On Friday night, went out with some people from school for Junior's birthday. Twas fun enough.
Yesterday (Sat.), did nothing much. Had a weird meltdownish moment when my grandmother, who dropped by that morning, asked me in her customary LOUD voice whether I'd thought about staying in Korea and working here. "I'd like it if you stayed here and found a husband and a job," she said. And then: "Do you know what the word job means?" (She thought I was unfamiliar with that vocabulary -- not a putdown.)
"No," I said, "I'm going to go back to the States."
"Don't you want to stay here with your father?"
"No, it's not that..."
"You don't like Korea?"
"It's not that I don't like Korea, I just... the U.S. is my home."
"So you want to live with your mother there?"
"No! I want to live alone, okay!"
Shortly after that exchange, she left, and I got very upset, for some reason. Crying and everything.
It's not that I don't want to live with my dad, and it's not that I don't like Korea -- even if I loved Korea, I don't think I could uproot my life to stay here for what's left of it. America, for all the things I find frustrating about it, for all the things I get angry about, is my home. But I couldn't get that across to my grandmother.

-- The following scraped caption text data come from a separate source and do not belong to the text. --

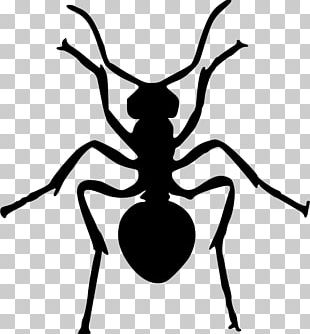 Ant Insect Silhouette PNG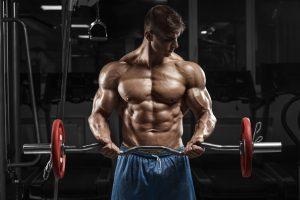 Revo Muscle prospect, functionea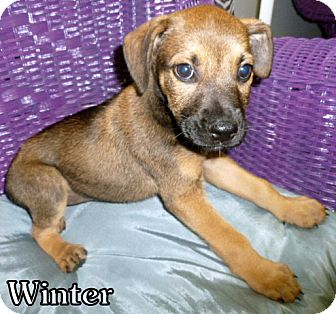Shepherd (Unknown Type) Mix Puppy for adoption in Georgetown, South Carolina - Winter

In addition, I couldn't explain that in the States, I was independent, self-sufficient. She chastised me yesterday for not watering the plants that my dad had brought home last week. "If you're going to bring plants home, you need to water them!" she said. "I didn't bring them home," I replied in my usual I-can't-think-of-what-to-say-so-I-say-something-seemingly-unrelated fashion. "You need to water them anyway!" she insisted. And I thought, if my dad brought them home, why isn't he being chastised for not watering them? My mind responded: Well, because he's your parent, duh, and you have the responsibility, as a girl child. Yeah, well, fuck that.